Transition cancellations of 87Rb and 85Rb atoms in a magnetic field

Abstract

We have analyzed the magnetic field dependences of intensities of all the optical transitions between magnetic sublevels of hyperfine levels, excited with $\sigma^+$, $\pi$ and $\sigma^-$ polarized light, for the $D_1$ and $D_2$ lines of $^{87}$Rb and $^{85}$Rb atoms. Depending on the type of transition and the quantum numbers of involved levels, the Hamiltonian matrices are of $1\times 1$, $2\times 2$, $3\times 3$ or $4\times 4$ dimension. As an example, analytical expressions are presented for the case of $2\times 2$ dimension matrices for $D_1$ line of both isotopes. Eigenvalues and eigenkets are given, and the expression for the transition intensity as a function of $B$ has been determined. It is found that some $\pi$ transitions of $^{87}$Rb and $^{85}$Rb get completely canceled for certain, extremely precise, values of $B$. No cancellation occurs for $\sigma^+$ or $\sigma^-$ transitions of $D_1$ line. For matrices with size over $2\times 2$, analytical formulas are heavy, and we have performed numerical calculations. All the $B$ values cancelling $\sigma^+$, $\pi$ and $\sigma^-$ transitions of $D_1$ and $D_2$ lines of $^{87}$Rb and $^{85}$Rb are calculated, with an accuracy limited by the precision of the involved physical quantities.
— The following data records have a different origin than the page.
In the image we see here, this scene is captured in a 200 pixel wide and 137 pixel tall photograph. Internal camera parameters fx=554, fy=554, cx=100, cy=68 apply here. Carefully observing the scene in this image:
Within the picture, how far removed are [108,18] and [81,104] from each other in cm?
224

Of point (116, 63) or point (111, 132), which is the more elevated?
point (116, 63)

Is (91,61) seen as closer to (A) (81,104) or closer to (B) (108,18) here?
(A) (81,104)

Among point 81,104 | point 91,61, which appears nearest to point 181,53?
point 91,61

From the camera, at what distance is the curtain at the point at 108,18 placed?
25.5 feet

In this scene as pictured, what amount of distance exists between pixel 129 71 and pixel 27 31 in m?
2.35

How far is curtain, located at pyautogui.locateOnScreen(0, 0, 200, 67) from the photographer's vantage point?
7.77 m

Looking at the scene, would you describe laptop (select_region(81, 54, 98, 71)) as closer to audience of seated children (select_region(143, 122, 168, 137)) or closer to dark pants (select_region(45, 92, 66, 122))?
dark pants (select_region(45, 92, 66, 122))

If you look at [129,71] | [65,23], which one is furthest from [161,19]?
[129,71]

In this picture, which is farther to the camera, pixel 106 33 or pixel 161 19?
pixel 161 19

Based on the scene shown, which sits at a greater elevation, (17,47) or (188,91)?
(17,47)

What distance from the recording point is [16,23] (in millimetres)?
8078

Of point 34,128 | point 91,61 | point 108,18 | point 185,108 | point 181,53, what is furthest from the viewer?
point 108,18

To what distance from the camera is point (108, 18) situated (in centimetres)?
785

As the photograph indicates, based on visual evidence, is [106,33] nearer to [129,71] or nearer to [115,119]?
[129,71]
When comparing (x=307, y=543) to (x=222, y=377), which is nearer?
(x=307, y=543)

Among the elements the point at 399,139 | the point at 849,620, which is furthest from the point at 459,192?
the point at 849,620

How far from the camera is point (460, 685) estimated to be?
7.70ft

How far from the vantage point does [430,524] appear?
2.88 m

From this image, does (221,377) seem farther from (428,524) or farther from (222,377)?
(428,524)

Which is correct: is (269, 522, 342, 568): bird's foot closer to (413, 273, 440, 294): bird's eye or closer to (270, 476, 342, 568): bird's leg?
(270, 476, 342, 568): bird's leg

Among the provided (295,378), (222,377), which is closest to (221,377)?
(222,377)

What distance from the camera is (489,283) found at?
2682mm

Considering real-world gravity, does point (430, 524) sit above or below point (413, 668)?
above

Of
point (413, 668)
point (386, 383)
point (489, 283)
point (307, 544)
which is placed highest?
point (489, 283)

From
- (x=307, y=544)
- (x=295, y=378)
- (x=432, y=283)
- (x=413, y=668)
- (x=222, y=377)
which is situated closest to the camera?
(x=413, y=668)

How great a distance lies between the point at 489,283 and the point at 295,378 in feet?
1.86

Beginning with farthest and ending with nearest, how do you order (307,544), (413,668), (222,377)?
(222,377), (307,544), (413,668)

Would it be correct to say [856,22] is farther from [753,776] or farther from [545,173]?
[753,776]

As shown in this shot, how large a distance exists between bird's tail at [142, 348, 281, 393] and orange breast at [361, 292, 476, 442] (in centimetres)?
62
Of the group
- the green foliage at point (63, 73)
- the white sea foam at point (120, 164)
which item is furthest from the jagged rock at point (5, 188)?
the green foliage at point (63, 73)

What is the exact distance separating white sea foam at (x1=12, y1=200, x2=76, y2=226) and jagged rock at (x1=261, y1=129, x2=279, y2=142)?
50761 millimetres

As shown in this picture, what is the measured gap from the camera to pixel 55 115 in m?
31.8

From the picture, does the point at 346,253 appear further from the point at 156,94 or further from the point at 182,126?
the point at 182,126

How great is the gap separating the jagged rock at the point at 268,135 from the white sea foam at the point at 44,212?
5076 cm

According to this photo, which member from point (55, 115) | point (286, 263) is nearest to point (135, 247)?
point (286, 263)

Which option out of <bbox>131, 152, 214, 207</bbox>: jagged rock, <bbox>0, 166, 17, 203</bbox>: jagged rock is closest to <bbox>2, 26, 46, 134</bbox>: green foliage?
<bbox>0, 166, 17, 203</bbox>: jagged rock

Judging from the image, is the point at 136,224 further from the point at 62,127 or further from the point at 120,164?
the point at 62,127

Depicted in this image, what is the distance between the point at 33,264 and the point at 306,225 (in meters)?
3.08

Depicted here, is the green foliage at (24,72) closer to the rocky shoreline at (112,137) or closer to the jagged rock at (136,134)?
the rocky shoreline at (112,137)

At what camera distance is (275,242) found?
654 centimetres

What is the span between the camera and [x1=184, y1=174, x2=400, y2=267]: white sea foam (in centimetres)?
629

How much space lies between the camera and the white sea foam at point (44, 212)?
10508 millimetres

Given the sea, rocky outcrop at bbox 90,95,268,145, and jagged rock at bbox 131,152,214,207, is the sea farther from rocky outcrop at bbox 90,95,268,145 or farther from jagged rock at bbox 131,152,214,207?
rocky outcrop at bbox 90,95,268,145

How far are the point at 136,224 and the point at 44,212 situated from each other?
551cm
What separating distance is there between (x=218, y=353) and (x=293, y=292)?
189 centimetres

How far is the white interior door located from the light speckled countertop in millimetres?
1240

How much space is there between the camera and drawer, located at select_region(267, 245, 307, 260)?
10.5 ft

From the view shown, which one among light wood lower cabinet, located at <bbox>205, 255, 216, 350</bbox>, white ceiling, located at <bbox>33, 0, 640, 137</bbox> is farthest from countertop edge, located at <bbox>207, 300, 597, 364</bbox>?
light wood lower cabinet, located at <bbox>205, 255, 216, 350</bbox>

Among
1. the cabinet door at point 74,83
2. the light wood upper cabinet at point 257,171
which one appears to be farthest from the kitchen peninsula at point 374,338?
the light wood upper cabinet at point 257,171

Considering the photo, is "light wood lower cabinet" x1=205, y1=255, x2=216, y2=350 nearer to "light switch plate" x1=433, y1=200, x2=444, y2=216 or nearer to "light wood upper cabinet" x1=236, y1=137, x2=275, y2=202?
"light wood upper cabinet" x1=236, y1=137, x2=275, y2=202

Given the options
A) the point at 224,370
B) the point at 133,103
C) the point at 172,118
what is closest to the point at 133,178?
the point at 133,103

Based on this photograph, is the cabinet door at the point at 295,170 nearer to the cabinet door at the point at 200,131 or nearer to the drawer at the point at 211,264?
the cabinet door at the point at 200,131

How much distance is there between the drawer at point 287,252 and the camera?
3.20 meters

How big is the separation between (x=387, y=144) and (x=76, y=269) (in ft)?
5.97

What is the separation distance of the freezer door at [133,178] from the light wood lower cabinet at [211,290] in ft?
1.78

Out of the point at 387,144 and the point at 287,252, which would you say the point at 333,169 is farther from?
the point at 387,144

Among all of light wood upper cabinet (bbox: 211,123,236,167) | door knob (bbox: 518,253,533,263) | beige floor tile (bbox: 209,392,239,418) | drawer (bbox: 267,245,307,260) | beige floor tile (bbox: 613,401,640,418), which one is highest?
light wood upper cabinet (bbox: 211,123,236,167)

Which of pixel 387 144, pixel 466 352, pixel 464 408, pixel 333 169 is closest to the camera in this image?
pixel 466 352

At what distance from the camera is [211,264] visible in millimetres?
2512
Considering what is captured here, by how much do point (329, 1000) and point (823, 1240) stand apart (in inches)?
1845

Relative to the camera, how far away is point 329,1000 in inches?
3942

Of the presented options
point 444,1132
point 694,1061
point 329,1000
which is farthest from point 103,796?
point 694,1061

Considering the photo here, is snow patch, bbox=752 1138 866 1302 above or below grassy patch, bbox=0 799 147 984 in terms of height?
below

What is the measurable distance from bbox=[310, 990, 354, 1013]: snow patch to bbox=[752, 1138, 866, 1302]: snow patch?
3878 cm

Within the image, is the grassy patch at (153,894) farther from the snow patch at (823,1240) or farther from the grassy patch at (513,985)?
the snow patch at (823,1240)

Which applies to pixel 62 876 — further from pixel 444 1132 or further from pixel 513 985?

We believe our modeling can serve as a tool for determination of standardized values of magnetic field. The experimental implementation feasibility and its possible outcome are addressed. We believe the experimental realization will allow to increase precision of the physical quantities involved, in particular the upper state atomic levels energy.